Advantages: no control mechanism needed, cheaper than other, prevents internal combustion
engine from stalling
Disadvantages: loss of power due to slippage and stopping, not suitable for heavy load or high
torque requirements
Uses: chain-saws, mopeds, go-karts, paramotor (propulsion of a para-glider)
Wet Clutch
A wet clutch is immersed in a cooling lubricating fluid that also keeps surfaces clean and
provides smoother performance and longer life. Wet clutches, however, tend to lose some
energy to the liquid. Since the surfaces of a wet clutch can be slippery (as with a motorcycle
clutch bathed in engine oil), stacking multiple clutch discs can compensate for the lower
coefficient and so eliminate slippage under power when fully engaged.
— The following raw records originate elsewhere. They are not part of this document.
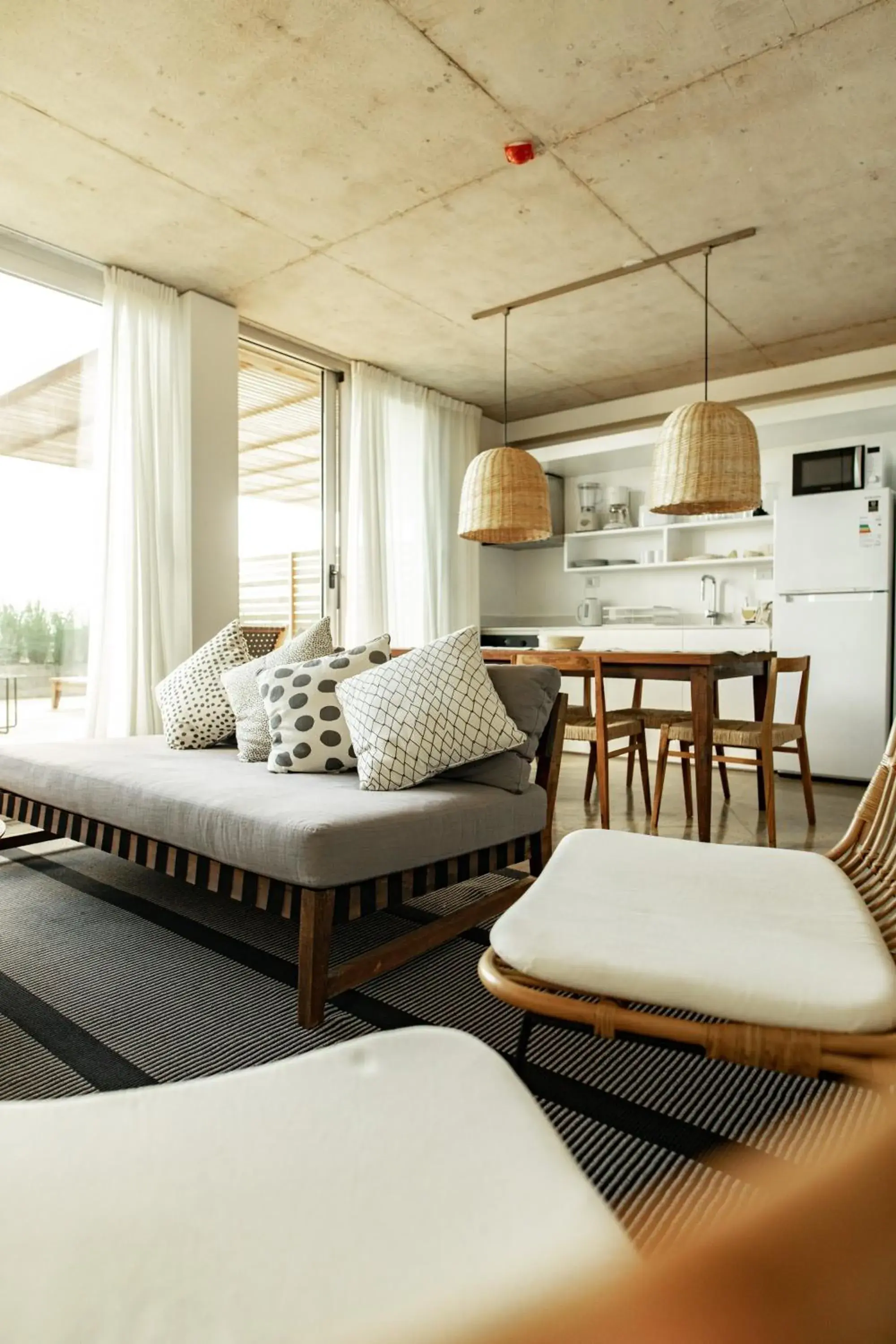 Kitchen or kitchenette, Bed in Casagrande Hotel & Beach Club Kitchen or kitchenette, Bed in Casagrande Hotel & Beach Club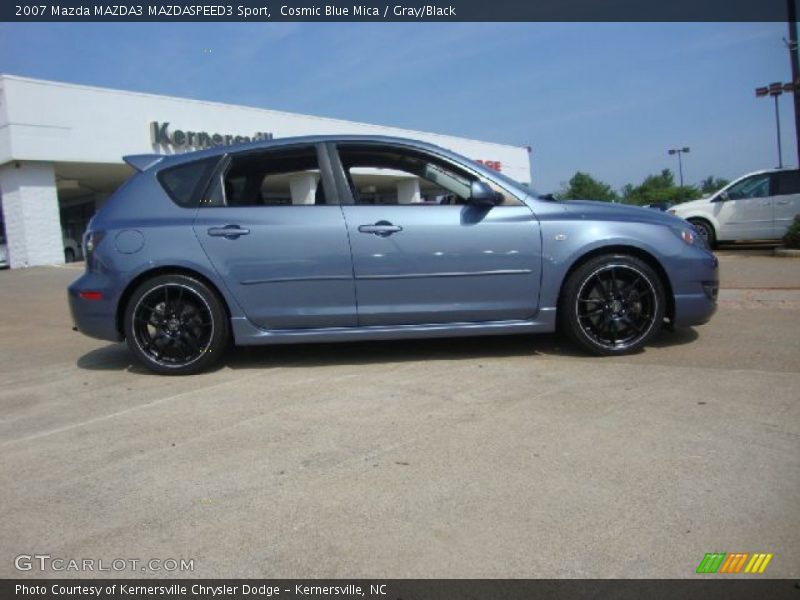 Cosmic Blue Mica / Gray/Black 2007 Mazda MAZDA3 MAZDASPEED3 Sport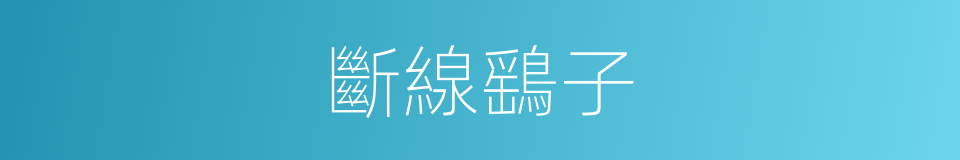 斷線鷂子的同義詞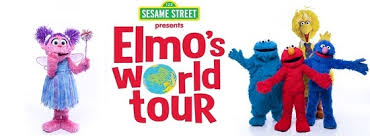 Little ones can get the dance party started by pressing this elmo toy's heart button to hear fun phrases. Sesame Street Presents Elmo S World Tour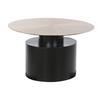 Table Basse - Modèle - Couleur Principale: Noir - Couleur Secondaire: Doré - Dimensions: 76 Cm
The Hele-Shaw
clutch was a wet clutch that relied entirely on viscous effects, rather than on friction.
5. Dry Clutch
A dry clutch, as the name implies, is not bathed in liquid and should be, literally, dry.
Pressure Plate
Pressure plates are, as the name implies, round, metallic devices containing springs and fingers,
or levers, and controlled by the release fork connected to the shifter. All of the clutch
components are enclosed in the bell housing of the transmission, between the rear of the
engine and the front of the gearbox.
Clutch Disc
A disk clutch is used in a vehicle's manual transmission and is sandwiched between the flywheel
and the pressure plate. In some high-performance applications, a multiple disk clutch is used to
better harness the high amounts of horsepower and torque produced by the engine. This
device can be made up of organic materials, metal and iron compounds, and even Kevlar in
high-performance applications.
Flywheel
A flywheel is a rotating mechanical device that is used to store rotational energy. Flywheels
have a significant moment of inertia and thus resist changes in rotational speed. The amount of
energy stored in a flywheel is proportional to the square of its rotational speed. Energy is
transferred to a flywheel by applying torque to it, thereby increasing its rotational speed, and
hence its stored energy. Conversely, a flywheel releases stored energy by applying torque to a
mechanical load, thereby decreasing its rotational speed.